A Yet Un-nameable Dream 

Jamie Treacy - Regal Being in the Murk_
Regal Being in the Murk; acrylic, colored pencil, and cut paper on paper; 22″ x 30″ | 2016

Project Narrative:

A dream is a fertile beginning point for an artist because it so quickly dissolves if not documented. Dreams are the kernels of stories and the underpinnings of my paintings. My dreams, as with my earliest childhood memories, remain with me as color and texture impressions.  Even when I’m not able to name the characters projected upon my subconscious I can clearly recall the lighting, the time of day, the surface and a sense of the atmosphere.

Each work in this series begins with the dream memory in the form of a color field—in my case an expanse of similar colors that depict an atmosphere. While abstract, each painting could be categorized by its type of atmosphere: above-ground, below-ground, underwater, on land and in space. Within this atmospheric space, its occupants exist along a spectrum of opposites: biological and mechanical; menacing and delicate. I shy away from constructing explicitly recognizable beings, but instead borrow from universal devices and features found in the organic and synthetic: the jointed arm, the pinching claw, the net that gathers and the aperture that spews. Working in cut paper interests me because it allows for both intense planning and experimentation.  When I’m drawing and cutting out my more elaborate creatures, my reference material might include electron microscope images of algae or a section of a spider’s web. When I’m creating an imagined environment with layers of marks and milky puddles of acrylic, I imagine distant nebulas and gaseous currents in deep space.

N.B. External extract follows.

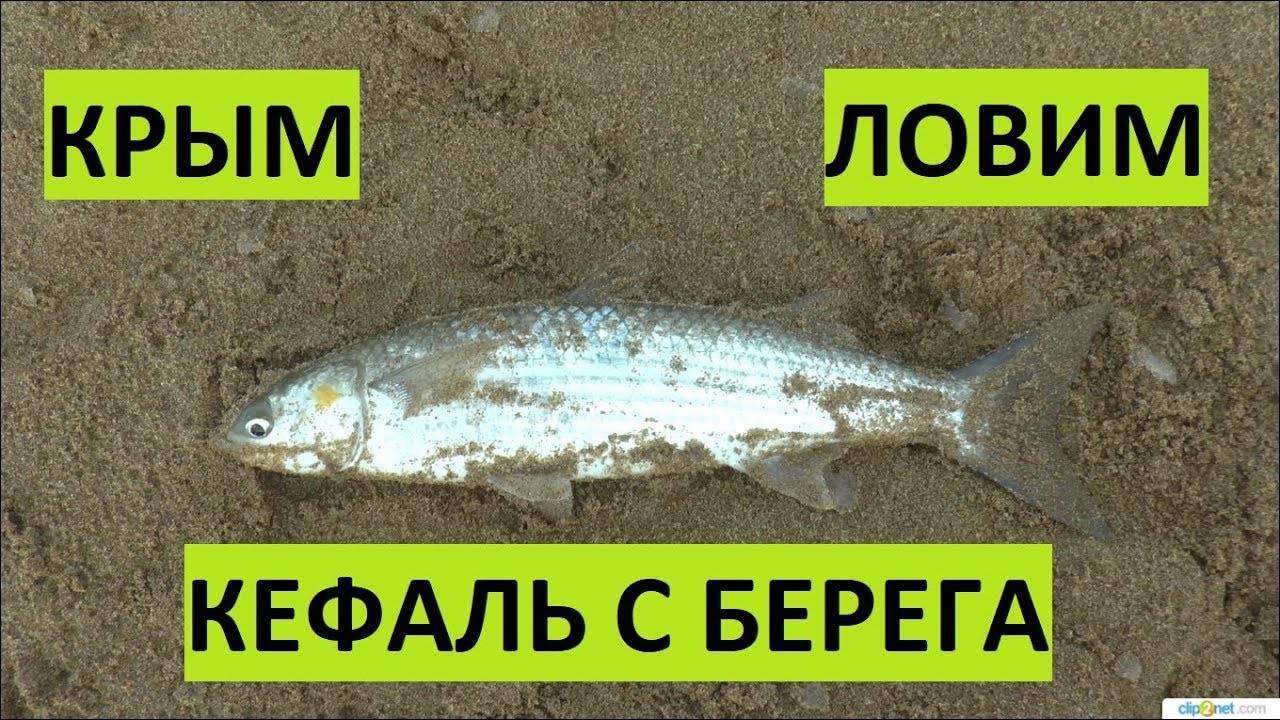 Ловля кефали - методы, особенности и практические советы для начинающих рыбаков (110 фото)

This body of work is heavily influenced by my love of science and science fiction. As a high school student, I remember adoring Biology class and the assignment of diagramming life’s processes through illustration.  Later, while majoring in drawing in painting at the University of Michigan, I briefly explored the field of scientific illustration. I was drawn to the subject matter in my scientific illustration assignments: bug’s wings, ostrich bones, shriveled bell peppers and preserved organs.  I quickly discovered that my expressive and heavy-handed drawing approach was not conducive to illustrating these subjects in a way that would be actually useful to a budding scientist, but I was nevertheless enamored by the merging of science and creative expression.  Even as we invent devices to record the minuscule and distant wonders, artists are called upon on to imagine what can’t be directly observed.   One example is when I saw an artist’s depiction of how gravitational waves work in space. Black holes colliding and rippling the fabric of space-time—what a glorious and terrifying thought.

I seek to capture my reverence for the unknown by creating abstract worlds that remind one of spiritual touchstones. I use symmetry, repetition and strong figure-ground contrasts to evoke emotion from the layers of painted papers. Within my compositions, my creatures interact in gentle and menacing ways; and arrange themselves in glyph-like fashion as if trying to communicate in a language we haven’t yet learned.